__DATA SECTION__.
★ ★ ★ ★ ★

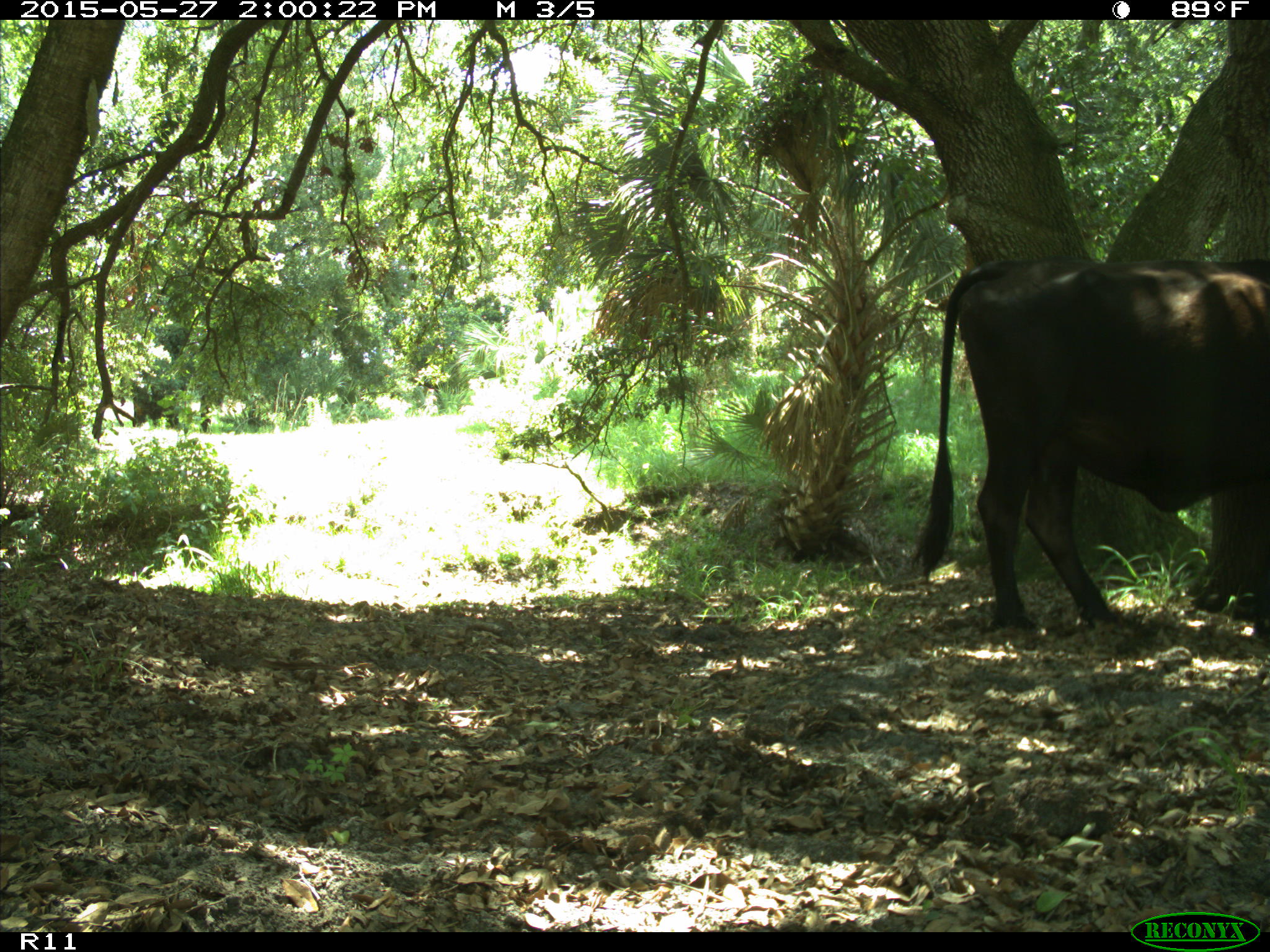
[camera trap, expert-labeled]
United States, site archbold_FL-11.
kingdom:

★ ★ ★ ★ ★

__WHAT TO DO__. Exactly as written, copy out the listing, but without any pictures.

__WRITTEN ANSWER__.
[camera trap, expert-labeled]
United States, site archbold_FL-11.
kingdom:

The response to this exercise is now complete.